━━━ Input records ━━━

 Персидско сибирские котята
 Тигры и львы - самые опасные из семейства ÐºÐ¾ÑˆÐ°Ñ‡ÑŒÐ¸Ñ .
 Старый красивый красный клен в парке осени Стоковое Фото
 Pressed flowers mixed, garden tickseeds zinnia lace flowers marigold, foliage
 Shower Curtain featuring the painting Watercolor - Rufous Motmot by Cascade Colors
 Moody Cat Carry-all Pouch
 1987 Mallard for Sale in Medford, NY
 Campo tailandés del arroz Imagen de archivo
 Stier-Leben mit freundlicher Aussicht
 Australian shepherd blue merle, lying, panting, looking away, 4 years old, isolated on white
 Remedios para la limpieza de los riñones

━━━
━━━ Input records ━━━

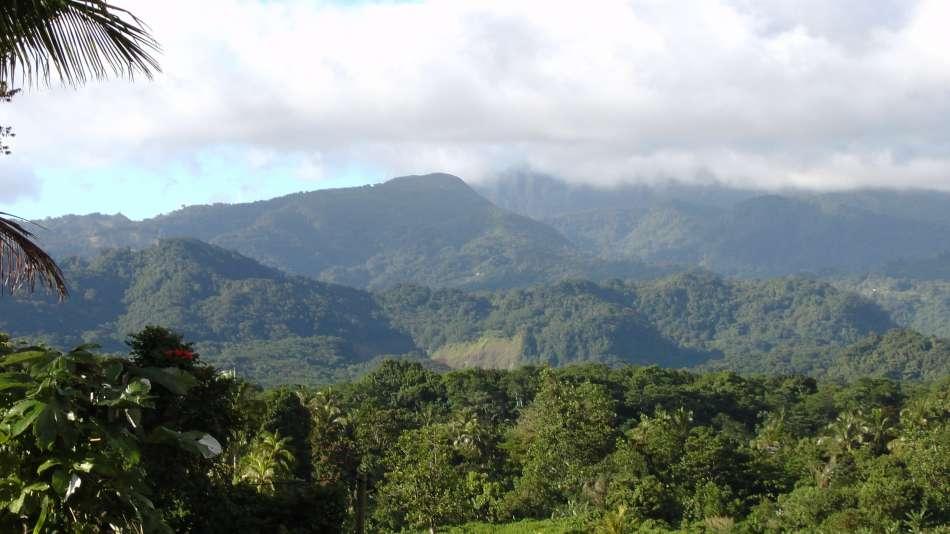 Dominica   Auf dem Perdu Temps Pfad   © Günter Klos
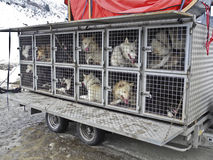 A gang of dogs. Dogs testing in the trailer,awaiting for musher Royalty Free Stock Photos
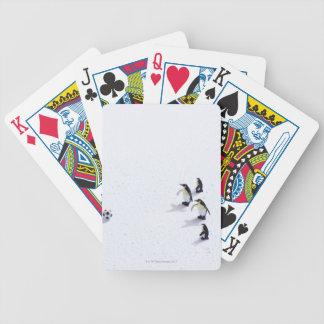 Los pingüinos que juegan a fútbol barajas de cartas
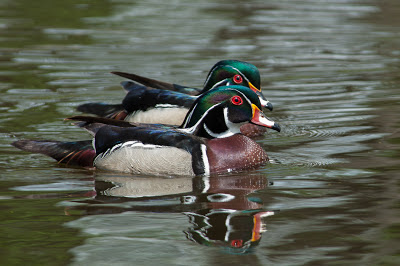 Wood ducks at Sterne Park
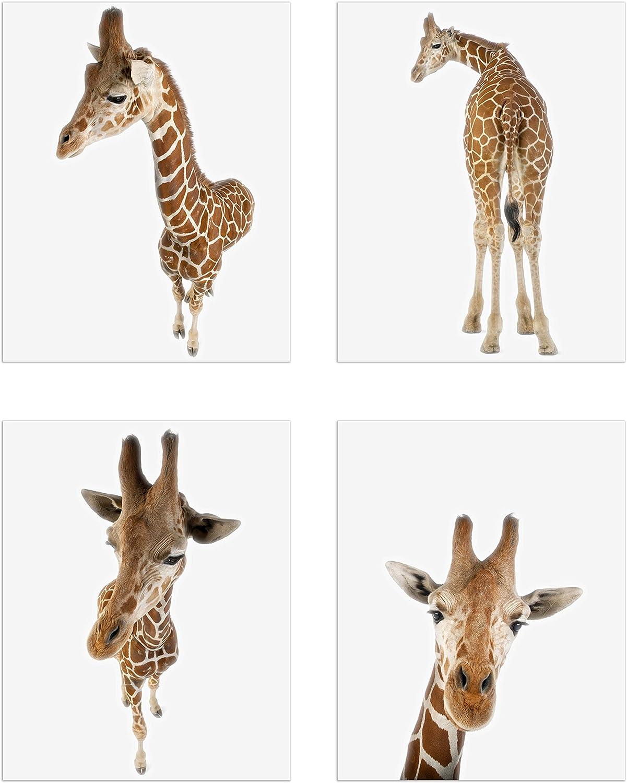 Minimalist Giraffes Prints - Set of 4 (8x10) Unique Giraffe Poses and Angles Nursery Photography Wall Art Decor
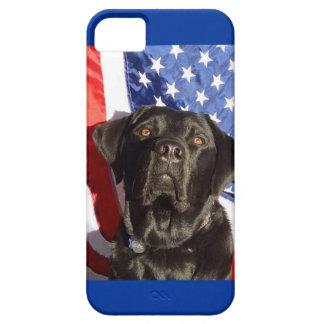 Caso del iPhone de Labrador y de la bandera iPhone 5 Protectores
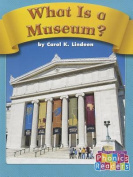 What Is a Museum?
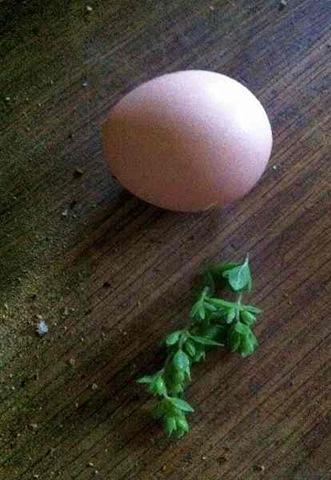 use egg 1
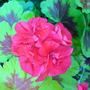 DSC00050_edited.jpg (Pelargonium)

━━━
━━━ Input records ━━━

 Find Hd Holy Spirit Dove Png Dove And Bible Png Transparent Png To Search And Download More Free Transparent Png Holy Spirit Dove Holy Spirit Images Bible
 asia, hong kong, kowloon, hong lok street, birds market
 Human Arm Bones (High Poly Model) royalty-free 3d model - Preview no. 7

━━━

In the material above, locate the line containing "Персидско сибирские котята" and the line containing "Stier-Leben mit freundlicher Aussicht". Transcribe exactly those two lines and every line between them, and nothing more.

 Персидско сибирские котята
 Тигры и львы - самые опасные из семейства ÐºÐ¾ÑˆÐ°Ñ‡ÑŒÐ¸Ñ .
 Старый красивый красный клен в парке осени Стоковое Фото
 Pressed flowers mixed, garden tickseeds zinnia lace flowers marigold, foliage
 Shower Curtain featuring the painting Watercolor - Rufous Motmot by Cascade Colors
 Moody Cat Carry-all Pouch
 1987 Mallard for Sale in Medford, NY
 Campo tailandés del arroz Imagen de archivo
 Stier-Leben mit freundlicher Aussicht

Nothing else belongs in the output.